Shulman is widely regarded one of the must-listen, modern minds on how things unfold post ‘Intelligence Explosion’.
I’ve spoken at length about the Intelligence Explosion – basically, it’s the idea that AI creates smarter AI, which creates super-smart AI, until humans are so comparatively dumb and relevant that we resemble a big sack of potatoes attempting to learn quantum physics.
Most agree this moment is coming sooner rather than later.
I don’t know about you, but if I had a single question – I wouldn’t be asking how the economy looks in three years. Sure, it’d be nice to know whether to load up on Microsoft, Apple, NVIDIA, Gold, Bitcoin or Chinese Yuan, but I’d for sure have some more pressing philosophical questions.
Something closer to Elon’s ‘what’s outside the simulation’, I recon.
Something related to Philosophy of Mind.
In very simple terms, philosophy of mind is us humans trying to make sense of how our minds work.
What is the mind?
How do we think, feel and experience stuff?

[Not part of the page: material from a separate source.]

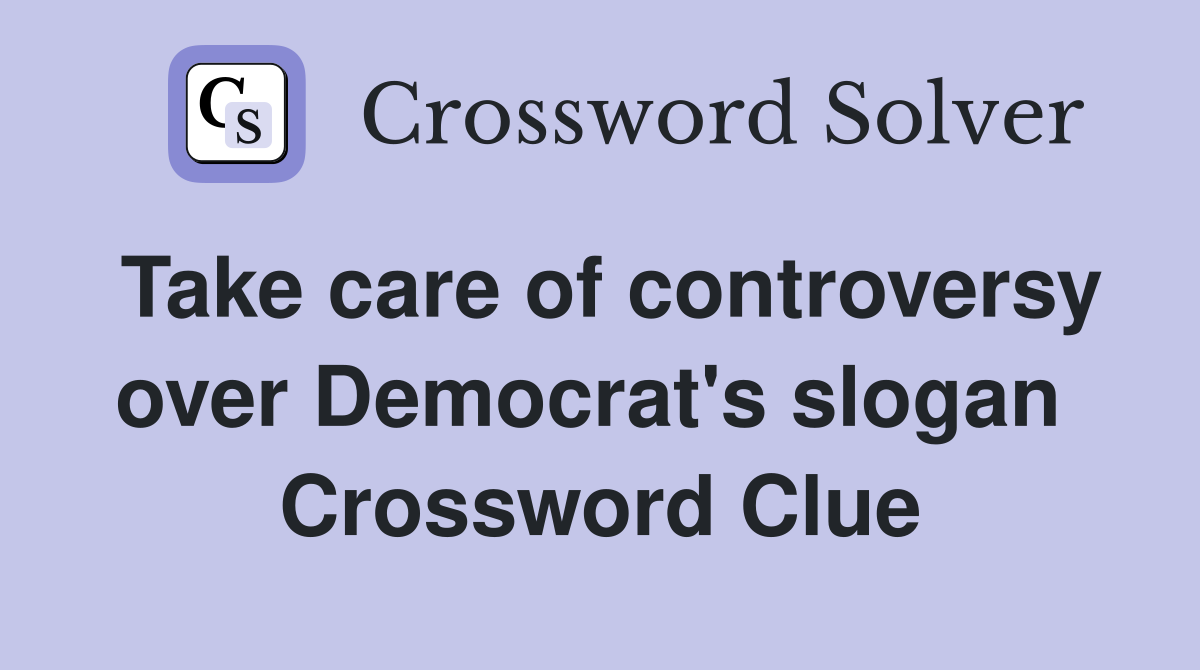 Take care of controversy over Democrat's slogan  Crossword Clue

How does the mind relate to the body and the brain?
What is the nature of our thoughts, feelings and consciousness?
Big questions for which we have very little in the answers department.
It took three hours and thirty minutes into the Shulman conversation, but they did eventually delve into the more philosophical territory.

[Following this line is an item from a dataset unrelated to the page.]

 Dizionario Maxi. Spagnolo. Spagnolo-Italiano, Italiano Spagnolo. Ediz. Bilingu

The implications of AI progress on ‘Philosophy of Mind.’
“I’d say first, yes, I expect AI assistants to let us get as far as one can get with philosophy of mind, and cognitive science, neuroscience: you’ll be able to understand exactly what aspects of the human brain and the algorithms implemented by our neurons cause us to talk about consciousness and how we get emotions and preferences formed around our representations of sense inputs and whatnot.”
In other words, AI is probably going to take us further toward understanding the deep mysteries of life, intelligence, consciousness, memory – even the more practical but equally mysterious functioning of the brain, intelligence and emotion.
How often do you stop to consider the deeper questions of life and existence?
The icky and uncomfortable ones that tug at the fabric of reality?
What are we actually doing here?
Why do we have a conscious experience?
What does it mean to be a self?
What really happens when we die?
The reason most of us avoid these questions, is because they’re uncomfortable. And they’re uncomfortable because we’re so far from a good answer that it hurts.
An intelligence explosion means radical changes to the economy.
But it also means we’ll get some answers, or at least a few turtles deeper down the ‘wtf is life’ spiral.
Let’s hope the ego death is enough to offset the potential catastrophes of increasing intelligence.